Kein Abbruch, aber ein Neustart unter neuem Namen: So lautet die Empfehlung der IT-Firma, die die Probleme bei der Berner Lernplattform untersucht hat. Die Mehrkosten bleiben ungenannt.

Der Einsatz von Informatik an den Schulen hat so seine Tücken.
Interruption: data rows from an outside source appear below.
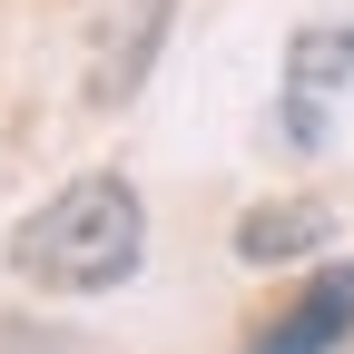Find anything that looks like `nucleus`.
Listing matches in <instances>:
<instances>
[{
	"label": "nucleus",
	"mask_w": 354,
	"mask_h": 354,
	"mask_svg": "<svg viewBox=\"0 0 354 354\" xmlns=\"http://www.w3.org/2000/svg\"><path fill=\"white\" fill-rule=\"evenodd\" d=\"M0 256L39 295H109L148 266V207L118 167H79L0 236Z\"/></svg>",
	"instance_id": "obj_1"
},
{
	"label": "nucleus",
	"mask_w": 354,
	"mask_h": 354,
	"mask_svg": "<svg viewBox=\"0 0 354 354\" xmlns=\"http://www.w3.org/2000/svg\"><path fill=\"white\" fill-rule=\"evenodd\" d=\"M167 20H177V0H99L88 10V39H79V109L88 118H118L148 88V69L167 50Z\"/></svg>",
	"instance_id": "obj_2"
},
{
	"label": "nucleus",
	"mask_w": 354,
	"mask_h": 354,
	"mask_svg": "<svg viewBox=\"0 0 354 354\" xmlns=\"http://www.w3.org/2000/svg\"><path fill=\"white\" fill-rule=\"evenodd\" d=\"M344 335H354V266H325V276H305V295H295L246 354H335Z\"/></svg>",
	"instance_id": "obj_3"
},
{
	"label": "nucleus",
	"mask_w": 354,
	"mask_h": 354,
	"mask_svg": "<svg viewBox=\"0 0 354 354\" xmlns=\"http://www.w3.org/2000/svg\"><path fill=\"white\" fill-rule=\"evenodd\" d=\"M335 236V207L315 197H256L236 216V266H305V256H325Z\"/></svg>",
	"instance_id": "obj_4"
},
{
	"label": "nucleus",
	"mask_w": 354,
	"mask_h": 354,
	"mask_svg": "<svg viewBox=\"0 0 354 354\" xmlns=\"http://www.w3.org/2000/svg\"><path fill=\"white\" fill-rule=\"evenodd\" d=\"M354 79V20H315L286 39V88H305V99H325V88Z\"/></svg>",
	"instance_id": "obj_5"
},
{
	"label": "nucleus",
	"mask_w": 354,
	"mask_h": 354,
	"mask_svg": "<svg viewBox=\"0 0 354 354\" xmlns=\"http://www.w3.org/2000/svg\"><path fill=\"white\" fill-rule=\"evenodd\" d=\"M0 354H109V344L59 335V325H39V315H0Z\"/></svg>",
	"instance_id": "obj_6"
}]
</instances>
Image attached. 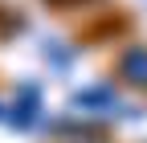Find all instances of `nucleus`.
<instances>
[{
    "label": "nucleus",
    "instance_id": "obj_2",
    "mask_svg": "<svg viewBox=\"0 0 147 143\" xmlns=\"http://www.w3.org/2000/svg\"><path fill=\"white\" fill-rule=\"evenodd\" d=\"M0 119H4V115H0Z\"/></svg>",
    "mask_w": 147,
    "mask_h": 143
},
{
    "label": "nucleus",
    "instance_id": "obj_1",
    "mask_svg": "<svg viewBox=\"0 0 147 143\" xmlns=\"http://www.w3.org/2000/svg\"><path fill=\"white\" fill-rule=\"evenodd\" d=\"M123 69H127V74H131V78H147V53L143 49H135V53H127V57H123Z\"/></svg>",
    "mask_w": 147,
    "mask_h": 143
}]
</instances>
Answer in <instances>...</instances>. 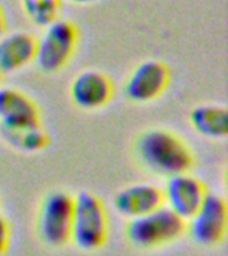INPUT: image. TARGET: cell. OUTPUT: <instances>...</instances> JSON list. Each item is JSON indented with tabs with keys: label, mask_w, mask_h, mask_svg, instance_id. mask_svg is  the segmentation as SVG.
Returning <instances> with one entry per match:
<instances>
[{
	"label": "cell",
	"mask_w": 228,
	"mask_h": 256,
	"mask_svg": "<svg viewBox=\"0 0 228 256\" xmlns=\"http://www.w3.org/2000/svg\"><path fill=\"white\" fill-rule=\"evenodd\" d=\"M110 222L106 206L92 192L74 196L71 243L86 252L98 251L107 243Z\"/></svg>",
	"instance_id": "obj_2"
},
{
	"label": "cell",
	"mask_w": 228,
	"mask_h": 256,
	"mask_svg": "<svg viewBox=\"0 0 228 256\" xmlns=\"http://www.w3.org/2000/svg\"><path fill=\"white\" fill-rule=\"evenodd\" d=\"M135 155L144 170L166 179L176 174L190 172L195 163L187 143L163 128H152L140 134L135 142Z\"/></svg>",
	"instance_id": "obj_1"
},
{
	"label": "cell",
	"mask_w": 228,
	"mask_h": 256,
	"mask_svg": "<svg viewBox=\"0 0 228 256\" xmlns=\"http://www.w3.org/2000/svg\"><path fill=\"white\" fill-rule=\"evenodd\" d=\"M74 196L64 191L50 192L44 196L36 215V232L46 246L64 247L71 243Z\"/></svg>",
	"instance_id": "obj_5"
},
{
	"label": "cell",
	"mask_w": 228,
	"mask_h": 256,
	"mask_svg": "<svg viewBox=\"0 0 228 256\" xmlns=\"http://www.w3.org/2000/svg\"><path fill=\"white\" fill-rule=\"evenodd\" d=\"M170 80L171 71L167 64L155 59L144 60L128 76L124 95L132 103H150L163 95Z\"/></svg>",
	"instance_id": "obj_7"
},
{
	"label": "cell",
	"mask_w": 228,
	"mask_h": 256,
	"mask_svg": "<svg viewBox=\"0 0 228 256\" xmlns=\"http://www.w3.org/2000/svg\"><path fill=\"white\" fill-rule=\"evenodd\" d=\"M162 192L164 207L184 222L194 216L208 195L203 182L190 172H182L167 178Z\"/></svg>",
	"instance_id": "obj_8"
},
{
	"label": "cell",
	"mask_w": 228,
	"mask_h": 256,
	"mask_svg": "<svg viewBox=\"0 0 228 256\" xmlns=\"http://www.w3.org/2000/svg\"><path fill=\"white\" fill-rule=\"evenodd\" d=\"M2 76H3V75H2V74H0V83H2Z\"/></svg>",
	"instance_id": "obj_19"
},
{
	"label": "cell",
	"mask_w": 228,
	"mask_h": 256,
	"mask_svg": "<svg viewBox=\"0 0 228 256\" xmlns=\"http://www.w3.org/2000/svg\"><path fill=\"white\" fill-rule=\"evenodd\" d=\"M40 122L39 108L20 90L0 87V126L15 127Z\"/></svg>",
	"instance_id": "obj_12"
},
{
	"label": "cell",
	"mask_w": 228,
	"mask_h": 256,
	"mask_svg": "<svg viewBox=\"0 0 228 256\" xmlns=\"http://www.w3.org/2000/svg\"><path fill=\"white\" fill-rule=\"evenodd\" d=\"M6 31H7V16L3 6L0 3V38L6 34Z\"/></svg>",
	"instance_id": "obj_17"
},
{
	"label": "cell",
	"mask_w": 228,
	"mask_h": 256,
	"mask_svg": "<svg viewBox=\"0 0 228 256\" xmlns=\"http://www.w3.org/2000/svg\"><path fill=\"white\" fill-rule=\"evenodd\" d=\"M79 43V28L74 22L58 19L44 28L43 35L38 38L35 63L40 71L54 74L60 71L75 54Z\"/></svg>",
	"instance_id": "obj_4"
},
{
	"label": "cell",
	"mask_w": 228,
	"mask_h": 256,
	"mask_svg": "<svg viewBox=\"0 0 228 256\" xmlns=\"http://www.w3.org/2000/svg\"><path fill=\"white\" fill-rule=\"evenodd\" d=\"M38 38L30 32L4 34L0 38V74L7 75L35 62Z\"/></svg>",
	"instance_id": "obj_11"
},
{
	"label": "cell",
	"mask_w": 228,
	"mask_h": 256,
	"mask_svg": "<svg viewBox=\"0 0 228 256\" xmlns=\"http://www.w3.org/2000/svg\"><path fill=\"white\" fill-rule=\"evenodd\" d=\"M70 96L76 107L95 111L106 107L114 96V84L106 74L87 70L78 74L70 87Z\"/></svg>",
	"instance_id": "obj_9"
},
{
	"label": "cell",
	"mask_w": 228,
	"mask_h": 256,
	"mask_svg": "<svg viewBox=\"0 0 228 256\" xmlns=\"http://www.w3.org/2000/svg\"><path fill=\"white\" fill-rule=\"evenodd\" d=\"M186 235V222L162 206L135 219L128 220L126 238L139 250H156L175 243Z\"/></svg>",
	"instance_id": "obj_3"
},
{
	"label": "cell",
	"mask_w": 228,
	"mask_h": 256,
	"mask_svg": "<svg viewBox=\"0 0 228 256\" xmlns=\"http://www.w3.org/2000/svg\"><path fill=\"white\" fill-rule=\"evenodd\" d=\"M0 136L10 147L26 154L43 151L50 144V135L40 122L15 127L0 126Z\"/></svg>",
	"instance_id": "obj_13"
},
{
	"label": "cell",
	"mask_w": 228,
	"mask_h": 256,
	"mask_svg": "<svg viewBox=\"0 0 228 256\" xmlns=\"http://www.w3.org/2000/svg\"><path fill=\"white\" fill-rule=\"evenodd\" d=\"M11 247V227L7 219L0 215V256H6Z\"/></svg>",
	"instance_id": "obj_16"
},
{
	"label": "cell",
	"mask_w": 228,
	"mask_h": 256,
	"mask_svg": "<svg viewBox=\"0 0 228 256\" xmlns=\"http://www.w3.org/2000/svg\"><path fill=\"white\" fill-rule=\"evenodd\" d=\"M62 2H68L72 4H92L99 2V0H62Z\"/></svg>",
	"instance_id": "obj_18"
},
{
	"label": "cell",
	"mask_w": 228,
	"mask_h": 256,
	"mask_svg": "<svg viewBox=\"0 0 228 256\" xmlns=\"http://www.w3.org/2000/svg\"><path fill=\"white\" fill-rule=\"evenodd\" d=\"M190 123L199 135L208 139H223L228 134V112L224 107L203 104L190 112Z\"/></svg>",
	"instance_id": "obj_14"
},
{
	"label": "cell",
	"mask_w": 228,
	"mask_h": 256,
	"mask_svg": "<svg viewBox=\"0 0 228 256\" xmlns=\"http://www.w3.org/2000/svg\"><path fill=\"white\" fill-rule=\"evenodd\" d=\"M227 224L226 200L219 195L208 194L199 210L186 222V234L198 246L215 247L226 238Z\"/></svg>",
	"instance_id": "obj_6"
},
{
	"label": "cell",
	"mask_w": 228,
	"mask_h": 256,
	"mask_svg": "<svg viewBox=\"0 0 228 256\" xmlns=\"http://www.w3.org/2000/svg\"><path fill=\"white\" fill-rule=\"evenodd\" d=\"M30 22L39 28H46L62 15V0H20Z\"/></svg>",
	"instance_id": "obj_15"
},
{
	"label": "cell",
	"mask_w": 228,
	"mask_h": 256,
	"mask_svg": "<svg viewBox=\"0 0 228 256\" xmlns=\"http://www.w3.org/2000/svg\"><path fill=\"white\" fill-rule=\"evenodd\" d=\"M112 204L120 216L131 220L164 206L163 192L154 184L135 183L116 192Z\"/></svg>",
	"instance_id": "obj_10"
}]
</instances>
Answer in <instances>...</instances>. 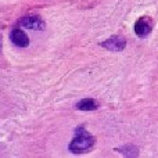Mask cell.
<instances>
[{
    "label": "cell",
    "instance_id": "cell-1",
    "mask_svg": "<svg viewBox=\"0 0 158 158\" xmlns=\"http://www.w3.org/2000/svg\"><path fill=\"white\" fill-rule=\"evenodd\" d=\"M93 144H94V137L83 128H78L75 132V137L69 143V151H72L74 154L86 153L93 147Z\"/></svg>",
    "mask_w": 158,
    "mask_h": 158
},
{
    "label": "cell",
    "instance_id": "cell-2",
    "mask_svg": "<svg viewBox=\"0 0 158 158\" xmlns=\"http://www.w3.org/2000/svg\"><path fill=\"white\" fill-rule=\"evenodd\" d=\"M153 29V21L148 17H142L135 22V33L139 38H146Z\"/></svg>",
    "mask_w": 158,
    "mask_h": 158
},
{
    "label": "cell",
    "instance_id": "cell-3",
    "mask_svg": "<svg viewBox=\"0 0 158 158\" xmlns=\"http://www.w3.org/2000/svg\"><path fill=\"white\" fill-rule=\"evenodd\" d=\"M101 46L104 49L110 50V52H121V50H123L126 47V40L123 38H121V36H112V38L107 39L106 42H103Z\"/></svg>",
    "mask_w": 158,
    "mask_h": 158
},
{
    "label": "cell",
    "instance_id": "cell-4",
    "mask_svg": "<svg viewBox=\"0 0 158 158\" xmlns=\"http://www.w3.org/2000/svg\"><path fill=\"white\" fill-rule=\"evenodd\" d=\"M10 39H11V42L18 47H27L28 44H29V38H28V35L24 32V31L18 29V28L11 31Z\"/></svg>",
    "mask_w": 158,
    "mask_h": 158
},
{
    "label": "cell",
    "instance_id": "cell-5",
    "mask_svg": "<svg viewBox=\"0 0 158 158\" xmlns=\"http://www.w3.org/2000/svg\"><path fill=\"white\" fill-rule=\"evenodd\" d=\"M21 25L28 28V29H36V31H42L44 28V22L39 17H25V18L21 19Z\"/></svg>",
    "mask_w": 158,
    "mask_h": 158
},
{
    "label": "cell",
    "instance_id": "cell-6",
    "mask_svg": "<svg viewBox=\"0 0 158 158\" xmlns=\"http://www.w3.org/2000/svg\"><path fill=\"white\" fill-rule=\"evenodd\" d=\"M98 108V103L93 98H83L77 104V110L79 111H94Z\"/></svg>",
    "mask_w": 158,
    "mask_h": 158
},
{
    "label": "cell",
    "instance_id": "cell-7",
    "mask_svg": "<svg viewBox=\"0 0 158 158\" xmlns=\"http://www.w3.org/2000/svg\"><path fill=\"white\" fill-rule=\"evenodd\" d=\"M117 151L118 153H121V154H123V156H126V157L139 156V148L135 147V146H132V144H128V146H123V147L117 148Z\"/></svg>",
    "mask_w": 158,
    "mask_h": 158
}]
</instances>
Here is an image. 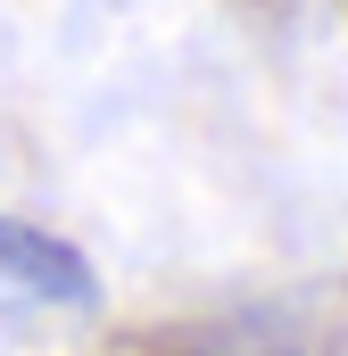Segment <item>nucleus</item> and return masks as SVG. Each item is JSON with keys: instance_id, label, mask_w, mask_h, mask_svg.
<instances>
[{"instance_id": "obj_2", "label": "nucleus", "mask_w": 348, "mask_h": 356, "mask_svg": "<svg viewBox=\"0 0 348 356\" xmlns=\"http://www.w3.org/2000/svg\"><path fill=\"white\" fill-rule=\"evenodd\" d=\"M199 356H348V315L332 307H258L241 323H224Z\"/></svg>"}, {"instance_id": "obj_1", "label": "nucleus", "mask_w": 348, "mask_h": 356, "mask_svg": "<svg viewBox=\"0 0 348 356\" xmlns=\"http://www.w3.org/2000/svg\"><path fill=\"white\" fill-rule=\"evenodd\" d=\"M0 307H91V266L67 249V241H50V232H33V224H8L0 216Z\"/></svg>"}]
</instances>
Diese Erfahrung macht zurzeit auch die Stadt Bern.
Der Einsatz von Informatik an den Schulen hat so seine Tücken. Diese Erfahrung macht zurzeit auch die Stadt Bern.
Foto: Gaëtan Bally (Keystone)

Nun liegt die Analyse zu den nicht abreissenden Problemen bei der Berner Lernplattform Base4Kids vor – und der Befund der beauftragten IT-Firma zum «Leuchtturmprojekt» von Bildungsdirektorin Franziska Teuscher (GB) fällt brutal ernüchternd aus.

Zwischen den Lehrpersonen, dem Stadtberner Schulamt und dem Entwickler der Plattform, der Firma Abraxas, bestehe «ein grosser Graben», heisst es im Bericht. Und noch deutlicher: «Das Vertrauen der Lehrerschaft in die Lösung ist stark beschädigt beziehungsweise zerstört.»

Der Grundansatz der Lernplattform und die verwendeten iPads seien zwar gut, halten die IT-Fachleute fest. Umsetzung, Nutzerfreundlichkeit sowie die einzelnen Lern-Apps seien aber klar ungenügend. Damit bestätigt der Bericht die Hauptkritikpunkte der Lehrerschaft. Weil die negativen Rückmeldungen nicht abrissen, hatte Teuscher bei Base4Kids die Notbremse gezogen und die externe IT-Firma hinzugezogen.